Der Fünfte von unserer Gesellschaft hiess Valentin Diel, ein Darmstädter, aber [er] war schon seit ein paar Jahren in America und hatte in St. Louis bis dahin Cigaren gemacht. Er war nur um ein oder zwei Jahre älter als ich und beinahe ebenso gross. Aber er hatte ein gefährlicher Leistenbruch, so dass man hätte glauben sollen, er wäre zu starken körperlichen Anstrengungen nicht fähig, was sich jedoch bei ihm nicht ganz bestähtigte. Diel sah einem Hanoveraner viel ähnlich, darum hiessen wier ihn auch oft spassweise den «Blattdeutschen»7 oder «Weissen Dicken». Er war im Allgemeinen friedfertiger Natur und lachte gern über Alles mit, auch hatte er manchmal recht drollige Einfälle. Doch konnte er auch zur Abwechslung zeigen, dass er der Falschheit nicht ganz fremd war.

Ausflug zum Arsenal

Befor ich hier weiter fortfahre, habe ich noch etwas nachzuholen, welches weiter oben am richtigen Platz gewesen wäre. Als ich das Erstemal in St. Louis war, um zu sehen, ob sich keine Gelegenheit finden liesse, um nach California zu kommen, kam es mir plötzlich in den Sinn, einmal mit einem der Omnibusse nach dem Arsirnal8 hinunter zu fahren, von welchem ich öfters gehört, es aber früher nie besucht hatte. Mein Ziel war bald erreicht, und ich trat durch das Portal in die Landschaftsgarten änlichen Anlagen des die Gebäude umgebenden Lokales. Grosse, regelmässig aufgepeigte Haufen von Kanonenkugeln und ein paar kleine Kanonen zogen meine erste Aufmerksammkeit auf sich, welche ich mir ein wenig ansah. Neben der Einfahrt waren ein oder zwei Mann als Wache aufgestellt, weiter drin standen einige Soldaten, sich miteinander unterhaltend, und jetzt sah ich ein grosser, aufrechter, schon ein wenig grauer Feldweibel oder Wachtmeister auf mich zuschreiten, welcher mich ohne Umstände sogleich auf deutsch anredete: «Wie gefällt es Ihnen hier, junger Freund? Nicht wahr, es ist recht schön hier?» und dergleichen, welches ich, wie es sich versteht, bejahend beantwortete. «Ich stelle mir vor», fuhr er fort, «Sie haben Lust, in den Dienst zu tretten, nicht wahr? Wier können gerade einige kräftigen jungen Männer, wie Sie sind, gebrauchen; Sie gefallen mir recht gut, und da finden Sie gerade die beste Gelegenheit!» Meine Antwort, dass ich nicht gekommen sei, in den Militärdienst9 zu tretten, wollte der stramme Graubart nicht glauben. «Ei was da», meinte er, «warum sollten Sie denn hieher gekommen [sein], als um Dienst zu nehmen! Das ist das Allerbeste, was ein junger Mann thun kann. Hier bekommt man eilf Dollars Lohn per Monat, man hat guten Unterhalt, billige und gute Kleidung, und wenn man krank wird, hat man die beste Pflege nebst Medizin umsonst und bekömmt noch seinen Lohn dessen ungeachtet. Sehen Sie sich einmal recht um», fuhr er dann fort, «ich denke, Sie werden wol ihre Gedanken endern, noch ehe Sie den Platz verlassen. Wier sprechen dann noch Einmal miteinander.»
----
__Gestellte Aufgabe 1__:
Zeige jede Zeile der folgenden Auflistung, in der die Zeichenfolge „palm“ vorkommt. Groß- und Kleinschreibung ist dabei zu beachten.

__Erfasste Daten__:
----
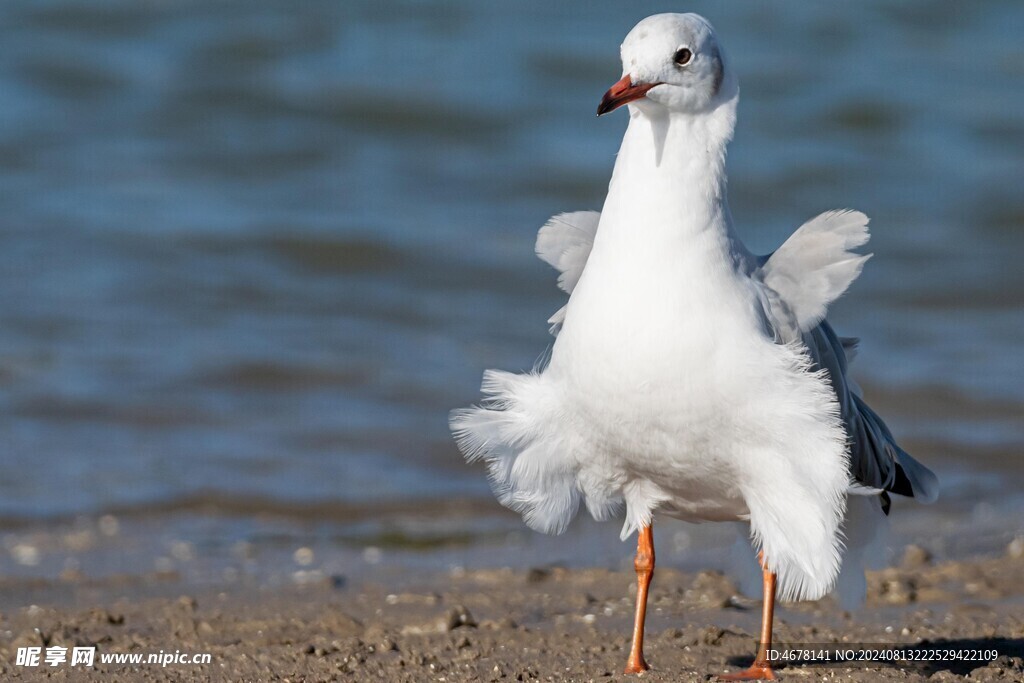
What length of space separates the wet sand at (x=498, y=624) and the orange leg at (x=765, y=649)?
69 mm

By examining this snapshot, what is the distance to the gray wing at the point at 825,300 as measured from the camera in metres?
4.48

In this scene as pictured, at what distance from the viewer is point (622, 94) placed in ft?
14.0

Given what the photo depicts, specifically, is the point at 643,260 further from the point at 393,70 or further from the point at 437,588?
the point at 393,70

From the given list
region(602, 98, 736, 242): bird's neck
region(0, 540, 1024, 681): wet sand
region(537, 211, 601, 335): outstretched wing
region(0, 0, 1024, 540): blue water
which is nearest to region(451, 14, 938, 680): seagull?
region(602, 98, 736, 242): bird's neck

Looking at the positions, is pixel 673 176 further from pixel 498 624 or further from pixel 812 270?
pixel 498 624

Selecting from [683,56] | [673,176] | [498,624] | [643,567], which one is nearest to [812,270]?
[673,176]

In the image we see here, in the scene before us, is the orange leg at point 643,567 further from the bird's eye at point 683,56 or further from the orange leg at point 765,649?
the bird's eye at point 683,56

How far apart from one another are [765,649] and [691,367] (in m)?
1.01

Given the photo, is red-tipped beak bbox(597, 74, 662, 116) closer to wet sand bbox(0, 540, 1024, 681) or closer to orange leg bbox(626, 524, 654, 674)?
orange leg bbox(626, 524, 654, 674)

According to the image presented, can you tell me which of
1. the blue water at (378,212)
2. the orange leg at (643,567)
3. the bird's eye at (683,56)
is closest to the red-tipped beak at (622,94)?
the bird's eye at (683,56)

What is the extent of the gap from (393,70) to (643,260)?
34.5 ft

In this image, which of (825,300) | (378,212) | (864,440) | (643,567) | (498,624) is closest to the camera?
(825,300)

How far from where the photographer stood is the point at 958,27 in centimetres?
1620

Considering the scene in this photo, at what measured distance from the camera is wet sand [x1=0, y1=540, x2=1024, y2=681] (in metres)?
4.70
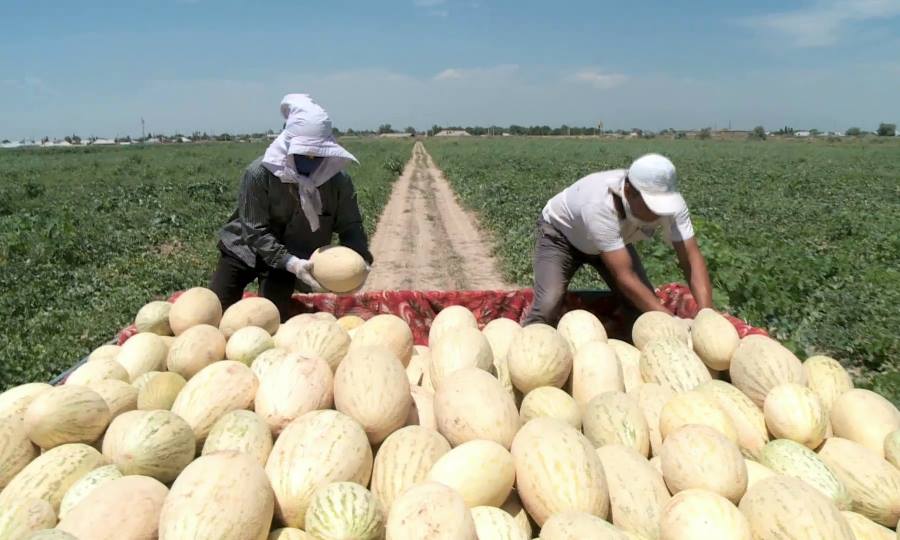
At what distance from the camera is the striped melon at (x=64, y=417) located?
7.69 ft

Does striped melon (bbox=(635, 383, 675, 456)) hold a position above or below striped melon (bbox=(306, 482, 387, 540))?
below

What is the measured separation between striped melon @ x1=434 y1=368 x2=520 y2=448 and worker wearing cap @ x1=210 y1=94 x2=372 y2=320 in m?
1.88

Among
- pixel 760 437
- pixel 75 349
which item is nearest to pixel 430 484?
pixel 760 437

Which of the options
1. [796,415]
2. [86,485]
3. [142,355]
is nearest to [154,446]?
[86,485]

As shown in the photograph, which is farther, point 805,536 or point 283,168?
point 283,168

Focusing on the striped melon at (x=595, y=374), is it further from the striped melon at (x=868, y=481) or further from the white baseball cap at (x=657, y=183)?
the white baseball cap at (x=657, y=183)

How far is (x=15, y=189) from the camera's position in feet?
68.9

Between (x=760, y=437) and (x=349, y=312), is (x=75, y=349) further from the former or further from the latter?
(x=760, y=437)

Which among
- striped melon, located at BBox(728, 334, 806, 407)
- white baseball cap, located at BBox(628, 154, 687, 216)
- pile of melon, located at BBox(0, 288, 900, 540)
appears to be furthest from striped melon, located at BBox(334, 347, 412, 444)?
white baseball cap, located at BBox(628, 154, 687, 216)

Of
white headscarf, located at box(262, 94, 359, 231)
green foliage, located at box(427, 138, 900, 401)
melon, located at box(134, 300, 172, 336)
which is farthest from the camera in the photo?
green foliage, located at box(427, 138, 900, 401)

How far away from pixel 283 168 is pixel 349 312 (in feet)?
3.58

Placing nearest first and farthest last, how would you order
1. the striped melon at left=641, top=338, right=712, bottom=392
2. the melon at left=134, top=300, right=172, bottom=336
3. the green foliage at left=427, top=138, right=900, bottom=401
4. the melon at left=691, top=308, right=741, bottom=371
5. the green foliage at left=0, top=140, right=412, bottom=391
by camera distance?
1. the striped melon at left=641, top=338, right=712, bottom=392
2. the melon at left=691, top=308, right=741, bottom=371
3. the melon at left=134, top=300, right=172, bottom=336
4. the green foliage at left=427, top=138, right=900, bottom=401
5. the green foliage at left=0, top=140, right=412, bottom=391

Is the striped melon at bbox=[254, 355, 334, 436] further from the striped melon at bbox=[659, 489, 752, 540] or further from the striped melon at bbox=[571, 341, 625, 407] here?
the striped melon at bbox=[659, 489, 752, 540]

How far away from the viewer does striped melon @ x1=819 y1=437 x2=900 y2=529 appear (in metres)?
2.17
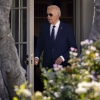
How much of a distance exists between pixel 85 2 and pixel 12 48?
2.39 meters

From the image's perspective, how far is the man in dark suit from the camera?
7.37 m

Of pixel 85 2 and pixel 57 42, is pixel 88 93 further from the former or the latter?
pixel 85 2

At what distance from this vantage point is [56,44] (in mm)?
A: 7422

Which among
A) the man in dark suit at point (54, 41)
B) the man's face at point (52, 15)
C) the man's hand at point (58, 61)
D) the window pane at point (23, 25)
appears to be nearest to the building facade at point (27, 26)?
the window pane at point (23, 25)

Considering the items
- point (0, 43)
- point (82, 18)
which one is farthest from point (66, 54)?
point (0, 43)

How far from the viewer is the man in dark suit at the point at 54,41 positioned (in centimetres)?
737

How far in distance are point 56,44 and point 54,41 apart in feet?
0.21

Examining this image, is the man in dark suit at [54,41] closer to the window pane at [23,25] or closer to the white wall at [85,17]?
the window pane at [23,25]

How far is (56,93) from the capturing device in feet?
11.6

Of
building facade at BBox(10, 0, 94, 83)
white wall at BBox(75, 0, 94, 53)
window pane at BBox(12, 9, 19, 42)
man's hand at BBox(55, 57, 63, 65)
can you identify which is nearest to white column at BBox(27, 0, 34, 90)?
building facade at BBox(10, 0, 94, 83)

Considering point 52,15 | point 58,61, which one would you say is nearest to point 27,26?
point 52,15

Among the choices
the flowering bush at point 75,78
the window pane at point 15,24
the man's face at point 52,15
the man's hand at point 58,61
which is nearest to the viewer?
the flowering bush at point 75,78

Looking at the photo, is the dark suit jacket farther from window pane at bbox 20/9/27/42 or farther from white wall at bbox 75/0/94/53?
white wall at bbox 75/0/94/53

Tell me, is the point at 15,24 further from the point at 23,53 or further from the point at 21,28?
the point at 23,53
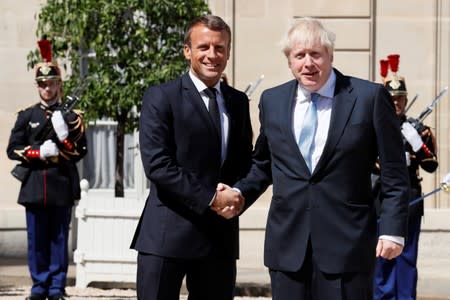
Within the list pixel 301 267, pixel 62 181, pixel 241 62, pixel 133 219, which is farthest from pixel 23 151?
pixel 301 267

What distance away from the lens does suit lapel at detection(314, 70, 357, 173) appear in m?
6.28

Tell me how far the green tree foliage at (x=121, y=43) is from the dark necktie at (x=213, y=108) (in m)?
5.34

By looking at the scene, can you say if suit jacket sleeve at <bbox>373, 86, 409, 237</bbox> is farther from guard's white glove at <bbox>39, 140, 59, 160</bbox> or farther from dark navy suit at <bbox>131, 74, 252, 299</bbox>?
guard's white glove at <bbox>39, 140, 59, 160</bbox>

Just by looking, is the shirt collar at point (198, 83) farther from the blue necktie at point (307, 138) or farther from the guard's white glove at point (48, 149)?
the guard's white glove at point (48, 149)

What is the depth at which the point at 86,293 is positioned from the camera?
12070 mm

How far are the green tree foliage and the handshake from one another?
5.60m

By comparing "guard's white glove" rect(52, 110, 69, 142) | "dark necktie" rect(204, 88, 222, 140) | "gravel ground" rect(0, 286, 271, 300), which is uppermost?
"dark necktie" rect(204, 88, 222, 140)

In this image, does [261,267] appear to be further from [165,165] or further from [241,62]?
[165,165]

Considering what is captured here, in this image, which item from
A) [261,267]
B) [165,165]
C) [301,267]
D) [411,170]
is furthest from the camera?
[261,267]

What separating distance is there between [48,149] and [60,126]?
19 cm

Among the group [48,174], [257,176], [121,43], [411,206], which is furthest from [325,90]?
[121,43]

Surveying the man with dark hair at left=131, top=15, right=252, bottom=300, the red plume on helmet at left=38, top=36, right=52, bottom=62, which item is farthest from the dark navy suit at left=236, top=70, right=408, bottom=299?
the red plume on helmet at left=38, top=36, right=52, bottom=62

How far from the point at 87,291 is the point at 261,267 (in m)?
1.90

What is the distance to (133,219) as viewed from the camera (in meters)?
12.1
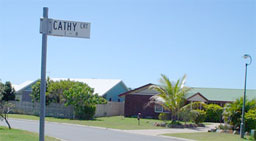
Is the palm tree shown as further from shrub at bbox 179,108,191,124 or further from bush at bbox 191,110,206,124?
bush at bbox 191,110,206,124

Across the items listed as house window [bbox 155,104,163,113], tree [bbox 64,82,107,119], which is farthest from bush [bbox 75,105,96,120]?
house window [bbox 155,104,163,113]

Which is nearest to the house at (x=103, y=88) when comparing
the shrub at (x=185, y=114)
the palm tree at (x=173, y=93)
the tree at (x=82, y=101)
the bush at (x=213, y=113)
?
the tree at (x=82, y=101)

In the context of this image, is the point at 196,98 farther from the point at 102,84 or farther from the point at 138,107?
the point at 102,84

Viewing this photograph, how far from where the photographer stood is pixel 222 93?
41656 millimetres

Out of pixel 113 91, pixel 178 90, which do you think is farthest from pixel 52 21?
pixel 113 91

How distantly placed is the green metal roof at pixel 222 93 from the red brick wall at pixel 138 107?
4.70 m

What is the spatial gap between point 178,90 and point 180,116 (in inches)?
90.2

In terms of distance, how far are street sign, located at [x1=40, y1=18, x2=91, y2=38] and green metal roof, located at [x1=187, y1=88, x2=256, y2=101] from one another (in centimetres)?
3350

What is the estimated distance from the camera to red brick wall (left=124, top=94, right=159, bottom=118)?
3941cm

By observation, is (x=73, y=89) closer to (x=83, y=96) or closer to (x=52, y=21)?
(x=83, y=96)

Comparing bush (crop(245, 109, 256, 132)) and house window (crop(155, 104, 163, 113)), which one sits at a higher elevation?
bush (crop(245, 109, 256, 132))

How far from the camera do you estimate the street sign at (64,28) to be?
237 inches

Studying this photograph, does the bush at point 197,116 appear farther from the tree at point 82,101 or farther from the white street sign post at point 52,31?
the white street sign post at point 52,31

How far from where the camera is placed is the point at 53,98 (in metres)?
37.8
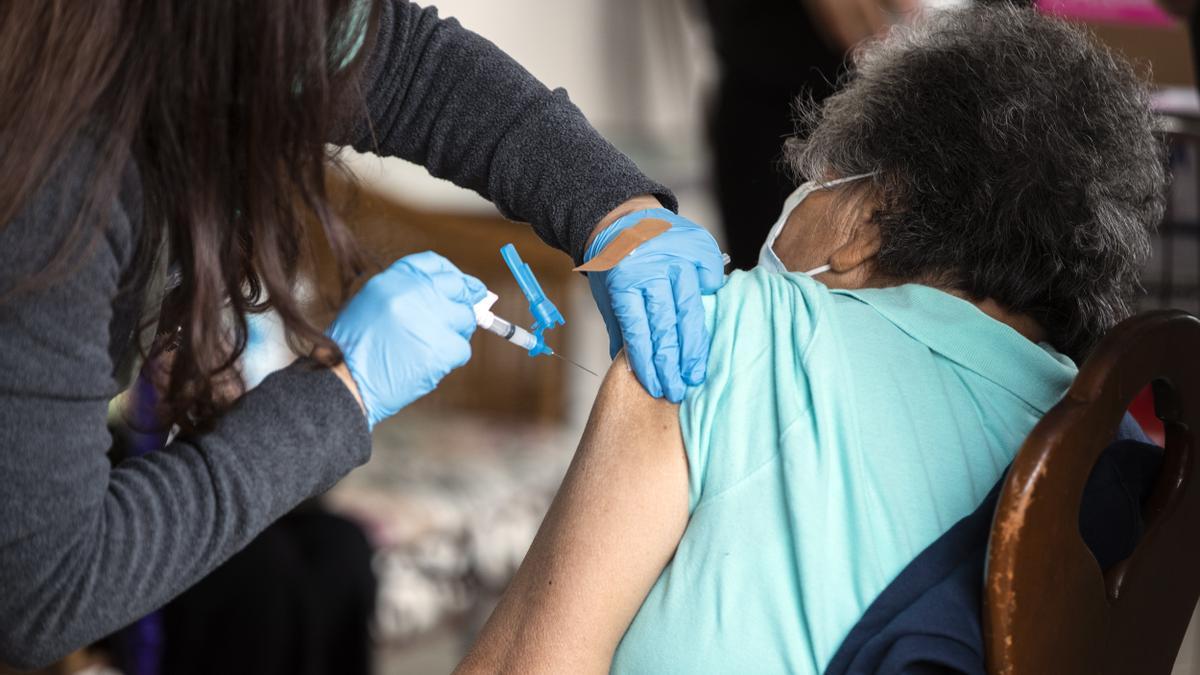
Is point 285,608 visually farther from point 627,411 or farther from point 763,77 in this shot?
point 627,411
----
__Gestellte Aufgabe 2__:
Schreibe aus dem vorliegenden Text die Stelle zwischen „Der Fünfte von“ und „ganz fremd war.“ wortgetreu ab, beide Grenzen eingeschlossen.

__Vollständige Antwort 1__:
Is the palm tree shown as further from shrub at bbox 179,108,191,124 or further from bush at bbox 191,110,206,124?
the palm tree at (x=173, y=93)

__Vollständige Antwort 2__:
Der Fünfte von unserer Gesellschaft hiess Valentin Diel, ein Darmstädter, aber [er] war schon seit ein paar Jahren in America und hatte in St. Louis bis dahin Cigaren gemacht. Er war nur um ein oder zwei Jahre älter als ich und beinahe ebenso gross. Aber er hatte ein gefährlicher Leistenbruch, so dass man hätte glauben sollen, er wäre zu starken körperlichen Anstrengungen nicht fähig, was sich jedoch bei ihm nicht ganz bestähtigte. Diel sah einem Hanoveraner viel ähnlich, darum hiessen wier ihn auch oft spassweise den «Blattdeutschen»7 oder «Weissen Dicken». Er war im Allgemeinen friedfertiger Natur und lachte gern über Alles mit, auch hatte er manchmal recht drollige Einfälle. Doch konnte er auch zur Abwechslung zeigen, dass er der Falschheit nicht ganz fremd war.